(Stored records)
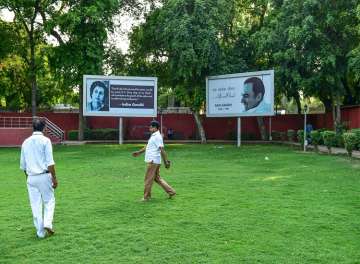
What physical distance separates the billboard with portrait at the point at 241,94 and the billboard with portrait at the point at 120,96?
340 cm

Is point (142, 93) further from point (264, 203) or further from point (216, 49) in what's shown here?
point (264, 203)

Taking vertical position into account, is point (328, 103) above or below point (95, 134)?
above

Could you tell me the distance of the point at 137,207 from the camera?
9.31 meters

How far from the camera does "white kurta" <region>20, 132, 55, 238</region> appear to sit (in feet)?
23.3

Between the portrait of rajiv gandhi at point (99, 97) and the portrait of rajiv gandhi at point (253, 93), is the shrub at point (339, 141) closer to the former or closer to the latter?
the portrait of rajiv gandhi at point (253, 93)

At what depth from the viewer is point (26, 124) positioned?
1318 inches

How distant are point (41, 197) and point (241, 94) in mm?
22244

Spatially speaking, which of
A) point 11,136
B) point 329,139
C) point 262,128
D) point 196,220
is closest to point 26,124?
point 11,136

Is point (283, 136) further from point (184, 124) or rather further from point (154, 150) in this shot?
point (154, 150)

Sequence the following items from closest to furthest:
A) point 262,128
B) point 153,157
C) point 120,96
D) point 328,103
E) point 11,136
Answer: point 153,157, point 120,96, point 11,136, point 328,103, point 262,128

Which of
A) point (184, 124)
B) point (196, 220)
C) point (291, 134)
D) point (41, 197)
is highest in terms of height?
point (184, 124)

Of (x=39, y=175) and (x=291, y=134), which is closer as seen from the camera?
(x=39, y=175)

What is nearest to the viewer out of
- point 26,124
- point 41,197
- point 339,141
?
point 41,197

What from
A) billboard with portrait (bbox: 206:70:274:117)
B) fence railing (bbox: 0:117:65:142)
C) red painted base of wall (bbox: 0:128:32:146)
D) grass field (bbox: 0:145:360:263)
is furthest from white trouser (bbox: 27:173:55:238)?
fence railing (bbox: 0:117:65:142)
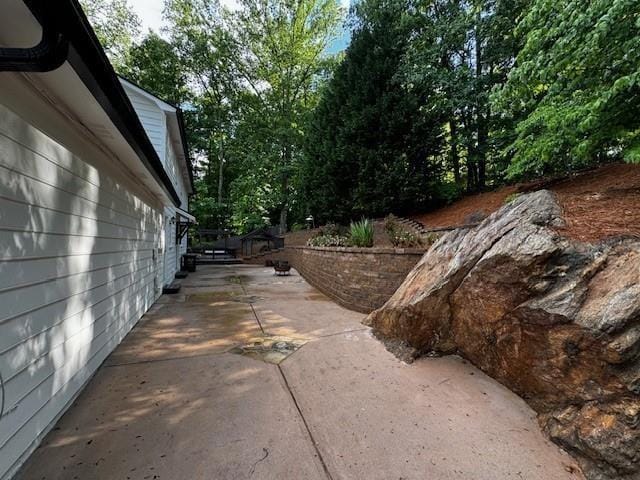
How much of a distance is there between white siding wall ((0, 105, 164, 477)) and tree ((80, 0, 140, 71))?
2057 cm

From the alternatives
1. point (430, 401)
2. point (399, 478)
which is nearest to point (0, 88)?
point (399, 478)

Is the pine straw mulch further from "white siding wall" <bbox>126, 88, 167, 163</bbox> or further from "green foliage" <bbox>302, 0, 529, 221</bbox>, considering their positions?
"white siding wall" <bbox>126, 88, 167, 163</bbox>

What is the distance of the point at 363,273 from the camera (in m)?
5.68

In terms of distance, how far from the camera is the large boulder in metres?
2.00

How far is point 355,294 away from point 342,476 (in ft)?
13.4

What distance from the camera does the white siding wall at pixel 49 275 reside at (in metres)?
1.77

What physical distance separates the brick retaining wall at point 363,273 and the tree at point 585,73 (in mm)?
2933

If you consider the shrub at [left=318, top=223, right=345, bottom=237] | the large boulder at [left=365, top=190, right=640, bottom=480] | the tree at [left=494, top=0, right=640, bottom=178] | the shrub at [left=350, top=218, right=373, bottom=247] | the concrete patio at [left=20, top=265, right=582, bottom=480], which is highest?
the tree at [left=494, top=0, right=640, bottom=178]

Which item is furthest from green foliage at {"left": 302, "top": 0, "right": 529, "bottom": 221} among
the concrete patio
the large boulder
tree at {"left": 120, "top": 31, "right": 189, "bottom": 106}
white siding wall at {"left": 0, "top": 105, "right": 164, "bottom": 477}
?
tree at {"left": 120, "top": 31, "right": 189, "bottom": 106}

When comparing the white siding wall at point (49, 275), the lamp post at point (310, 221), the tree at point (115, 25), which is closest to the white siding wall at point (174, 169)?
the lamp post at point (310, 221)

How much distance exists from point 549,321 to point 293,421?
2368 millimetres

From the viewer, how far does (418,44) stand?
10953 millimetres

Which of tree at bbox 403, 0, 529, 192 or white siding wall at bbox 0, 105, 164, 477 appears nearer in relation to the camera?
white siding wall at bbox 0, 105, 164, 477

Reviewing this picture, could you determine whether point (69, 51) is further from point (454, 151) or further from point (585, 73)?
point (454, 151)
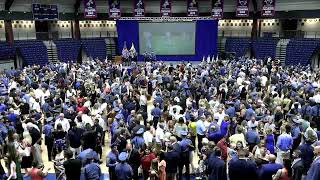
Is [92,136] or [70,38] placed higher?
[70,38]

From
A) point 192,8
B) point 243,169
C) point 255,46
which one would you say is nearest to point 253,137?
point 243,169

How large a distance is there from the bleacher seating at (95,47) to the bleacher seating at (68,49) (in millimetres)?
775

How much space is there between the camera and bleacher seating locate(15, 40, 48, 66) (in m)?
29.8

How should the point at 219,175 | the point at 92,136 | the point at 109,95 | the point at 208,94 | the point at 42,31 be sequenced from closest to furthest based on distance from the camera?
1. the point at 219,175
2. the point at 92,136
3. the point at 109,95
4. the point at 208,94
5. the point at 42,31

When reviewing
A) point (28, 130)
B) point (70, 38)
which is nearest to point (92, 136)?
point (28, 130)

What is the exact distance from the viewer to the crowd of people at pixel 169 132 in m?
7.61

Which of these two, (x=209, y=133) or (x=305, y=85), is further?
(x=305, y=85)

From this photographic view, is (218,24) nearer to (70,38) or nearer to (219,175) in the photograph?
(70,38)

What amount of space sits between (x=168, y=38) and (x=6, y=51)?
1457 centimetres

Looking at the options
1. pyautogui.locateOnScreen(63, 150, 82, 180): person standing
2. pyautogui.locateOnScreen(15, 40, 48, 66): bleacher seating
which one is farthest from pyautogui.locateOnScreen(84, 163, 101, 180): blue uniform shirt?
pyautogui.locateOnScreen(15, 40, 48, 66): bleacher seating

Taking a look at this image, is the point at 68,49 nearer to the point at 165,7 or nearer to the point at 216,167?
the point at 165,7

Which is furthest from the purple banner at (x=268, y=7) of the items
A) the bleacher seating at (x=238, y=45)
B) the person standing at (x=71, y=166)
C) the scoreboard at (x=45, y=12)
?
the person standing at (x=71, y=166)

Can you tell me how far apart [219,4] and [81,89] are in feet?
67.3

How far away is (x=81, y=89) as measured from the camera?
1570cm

TO DO:
Repeat each entry exactly as it appears; skip any picture.

COMPLETE RESPONSE:
What physical distance separates the billboard with portrait at the point at 241,94 and the billboard with portrait at the point at 120,96?
340 cm

Is point (142, 93) further from point (264, 203) or further from point (216, 49) in what's shown here?
point (264, 203)

Taking vertical position into account, is point (328, 103) above or below point (95, 134)?
above

Could you tell me the distance of the point at 137,207 from the camera?
9.31 meters

How far from the camera does "white kurta" <region>20, 132, 55, 238</region> appear to sit (in feet)?
23.3

Between the portrait of rajiv gandhi at point (99, 97) and the portrait of rajiv gandhi at point (253, 93), is the shrub at point (339, 141) closer to the former or closer to the latter?
the portrait of rajiv gandhi at point (253, 93)

At what depth from the viewer is point (26, 124) positioned?
1318 inches

How distant are point (41, 197) and point (241, 94) in mm?
22244

Spatially speaking, which of
A) point 11,136
B) point 329,139
C) point 262,128
D) point 196,220
is closest to point 26,124?
point 11,136

Is point (283, 136) further from point (184, 124) or rather further from point (154, 150) in this shot?
point (154, 150)

Sequence the following items from closest to furthest:
A) point 262,128
B) point 153,157
C) point 120,96
D) point 328,103
E) point 11,136
Answer: point 153,157, point 120,96, point 11,136, point 328,103, point 262,128

Which of
A) point (184, 124)
B) point (196, 220)
C) point (291, 134)
D) point (41, 197)
is highest in terms of height?
point (184, 124)

Of (x=39, y=175) and (x=291, y=134), which is closer as seen from the camera?
(x=39, y=175)

What is nearest to the viewer out of
- point 26,124
- point 41,197
- point 339,141
?
point 41,197

What from
A) billboard with portrait (bbox: 206:70:274:117)
B) fence railing (bbox: 0:117:65:142)
C) red painted base of wall (bbox: 0:128:32:146)
D) grass field (bbox: 0:145:360:263)
is furthest from white trouser (bbox: 27:173:55:238)?
fence railing (bbox: 0:117:65:142)
How much of a distance is there between white siding wall ((0, 105, 164, 477)) and tree ((80, 0, 140, 71))?
2057 cm

From the alternatives
1. point (430, 401)
2. point (399, 478)
which is nearest to point (0, 88)?
point (399, 478)

Is the pine straw mulch further from "white siding wall" <bbox>126, 88, 167, 163</bbox> or further from "green foliage" <bbox>302, 0, 529, 221</bbox>, considering their positions?
"white siding wall" <bbox>126, 88, 167, 163</bbox>

What is the distance of the point at 363,273 from the camera (in m)?
5.68

In terms of distance, how far from the camera is the large boulder in metres?
2.00

How far is point 355,294 away from point 342,476 (in ft)?
13.4

What distance from the camera does the white siding wall at pixel 49 275 reside at (in metres)?
1.77

What physical distance separates the brick retaining wall at point 363,273 and the tree at point 585,73 (in mm)?
2933

If you consider the shrub at [left=318, top=223, right=345, bottom=237] | the large boulder at [left=365, top=190, right=640, bottom=480] | the tree at [left=494, top=0, right=640, bottom=178] | the shrub at [left=350, top=218, right=373, bottom=247] | the concrete patio at [left=20, top=265, right=582, bottom=480], which is highest?
the tree at [left=494, top=0, right=640, bottom=178]

Which item is furthest from green foliage at {"left": 302, "top": 0, "right": 529, "bottom": 221} among
the concrete patio
the large boulder
tree at {"left": 120, "top": 31, "right": 189, "bottom": 106}
white siding wall at {"left": 0, "top": 105, "right": 164, "bottom": 477}
?
tree at {"left": 120, "top": 31, "right": 189, "bottom": 106}

When comparing the white siding wall at point (49, 275), the lamp post at point (310, 221), the tree at point (115, 25), which is closest to the white siding wall at point (174, 169)?
the lamp post at point (310, 221)

How much distance exists from point 549,321 to point 293,421?
2368 millimetres

From the viewer, how far does (418,44) stand?
10953 millimetres

Which of tree at bbox 403, 0, 529, 192 or white siding wall at bbox 0, 105, 164, 477 appears nearer in relation to the camera?
white siding wall at bbox 0, 105, 164, 477

Reviewing this picture, could you determine whether point (69, 51) is further from point (454, 151) or further from point (585, 73)?
point (454, 151)
Is [92,136] or [70,38] placed higher?
[70,38]

From
A) point 192,8
B) point 243,169
C) point 255,46
which one would you say is nearest to point 253,137?
point 243,169

How large a distance is there from the bleacher seating at (95,47) to the bleacher seating at (68,49) (in millimetres)?
775

How much space is there between the camera and bleacher seating locate(15, 40, 48, 66) (in m)?
29.8

How should the point at 219,175 | the point at 92,136 | the point at 109,95 | the point at 208,94 | the point at 42,31 be sequenced from closest to furthest based on distance from the camera?
1. the point at 219,175
2. the point at 92,136
3. the point at 109,95
4. the point at 208,94
5. the point at 42,31

When reviewing
A) point (28, 130)
B) point (70, 38)
which is nearest to point (92, 136)?
point (28, 130)

What is the exact distance from the viewer to the crowd of people at pixel 169 132 in m?
7.61

Which of these two, (x=209, y=133) or (x=305, y=85), is further?
(x=305, y=85)

From this photographic view, is (218,24) nearer to (70,38) or nearer to (219,175) in the photograph?
(70,38)

What amount of space sits between (x=168, y=38) and (x=6, y=51)?
1457 centimetres

Looking at the options
1. pyautogui.locateOnScreen(63, 150, 82, 180): person standing
2. pyautogui.locateOnScreen(15, 40, 48, 66): bleacher seating
which one is farthest from pyautogui.locateOnScreen(84, 163, 101, 180): blue uniform shirt?
pyautogui.locateOnScreen(15, 40, 48, 66): bleacher seating

Taking a look at this image, is the point at 68,49 nearer to the point at 165,7 or nearer to the point at 216,167?
the point at 165,7

Which is furthest from the purple banner at (x=268, y=7) of the items
A) the bleacher seating at (x=238, y=45)
B) the person standing at (x=71, y=166)
C) the scoreboard at (x=45, y=12)
?
the person standing at (x=71, y=166)

Can you tell me how far apart [219,4] and [81,89] are in feet?
67.3

How far away is (x=81, y=89) as measured from the camera?
1570cm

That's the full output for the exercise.